Tenía ropa nueva, la había comprado unos meses antes. Esperaba usarla cuando ella llegara. Y, ese día, llegaba. Con una cierta vanidad me miré en el espejo. Rara vez tenía ropa nueva. Me sentía extraño, pues todo era nuevo. Creí que me quedaba bien. Sonreí algo nervioso.
Era muy temprano. Su bus desde Huancayo debía llegar hacia las 6am. Era poco más de las 4am, pero decidí salir. Entre las cuatro paredes tan próximas de mi cuarto, no entraba mi corazón.
Era posible que el bus adelantara unos minutos su llegada. No quería perder ni un instante su sonrisa. Caminé hacia la avenida. Algunos borrachos volvían. Crucé hacia la otra vereda. No quería problemas. Como siempre, no se percataron que estaba allí. Seguía siendo invisible. Más, en una noche tan oscura.
Llegué a la avenida. Debía cruzarla para tomar el bus. Lo vi venir a alta velocidad. Corrí. Me vio y logró detenerse. Subí. Algunos jóvenes saliendo de fiesta. Otros tantos obreros dormitaban. Me senté en un asiento vacío y pensé en ella.
Llegue a mi destino en 20 minutos. Bajé del bus. Era poco antes de las 5am. El frío de agosto era terrible.
La humedad me traspasaba. No me importaba. Esperé junto a un poste que abrieran el terminal. Al ingresar, me senté en una vacía sala de espera.
Los buses empezaron a llegar. Sabía el itinerario de cada uno de ellos. No bajaría en el primero. Había revisado, en las pantallas, todas las llegadas previstas. Sin embargo, cada vez que llegaba un bus de Huancayo, salía al espigón y, a pesar de saber que no era su bus, esperaba hasta que saliera el último pasajero. Luego volvía a la sala de espera.
Pasaron dos horas y seguía esperando. Más de 15 buses habían arribado ya. Averigüé con un amable chofer y había tráfico pesado en ruta. Los buses tenían retrasos de más de una hora. La angustia me mataba. Pero allí seguía, aferrado a mi espera.

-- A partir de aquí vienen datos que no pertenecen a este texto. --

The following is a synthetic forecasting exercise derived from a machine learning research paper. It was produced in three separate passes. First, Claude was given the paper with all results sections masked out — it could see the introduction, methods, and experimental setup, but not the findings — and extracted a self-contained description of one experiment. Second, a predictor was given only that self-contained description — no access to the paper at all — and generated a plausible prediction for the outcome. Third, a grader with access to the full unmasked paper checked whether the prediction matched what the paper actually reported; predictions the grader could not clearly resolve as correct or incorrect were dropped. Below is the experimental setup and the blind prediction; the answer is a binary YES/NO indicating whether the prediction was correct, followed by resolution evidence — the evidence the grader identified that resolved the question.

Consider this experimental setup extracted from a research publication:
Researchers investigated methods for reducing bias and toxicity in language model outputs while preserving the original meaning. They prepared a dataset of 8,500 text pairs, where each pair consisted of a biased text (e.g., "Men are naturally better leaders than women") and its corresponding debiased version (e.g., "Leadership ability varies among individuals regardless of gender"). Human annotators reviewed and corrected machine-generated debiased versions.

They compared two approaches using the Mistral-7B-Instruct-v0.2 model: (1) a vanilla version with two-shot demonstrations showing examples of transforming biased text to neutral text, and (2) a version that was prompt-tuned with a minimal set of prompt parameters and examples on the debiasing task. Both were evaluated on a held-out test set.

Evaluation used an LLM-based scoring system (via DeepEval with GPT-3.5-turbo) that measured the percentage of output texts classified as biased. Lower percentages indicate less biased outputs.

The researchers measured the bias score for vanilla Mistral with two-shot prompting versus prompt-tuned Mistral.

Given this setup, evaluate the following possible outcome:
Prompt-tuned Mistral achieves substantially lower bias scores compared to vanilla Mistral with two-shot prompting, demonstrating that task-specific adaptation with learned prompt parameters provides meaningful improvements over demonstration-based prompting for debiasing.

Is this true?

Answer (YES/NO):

Supe que ese era su bus. Cuando se estacionó, yo ya estaba junto a la puerta. La vi bajar. Me sonrió. Me besó en la mejilla. Me dijo que se alegraba de verme y me dio infinitas gracias, muchas gracias, demasiadas gracias, por haberle regalado el pasaje de ida y vuelta. Me agradeció nuevamente por regalarle ese lindo fin de semana en Lima. Me lo dijo con una sonrisa tan grande y alegre que no pude responder. Mi corazón se aceleró. Era feliz.
Llegó él. Se besaron, le dio su maleta. Se fueron juntos.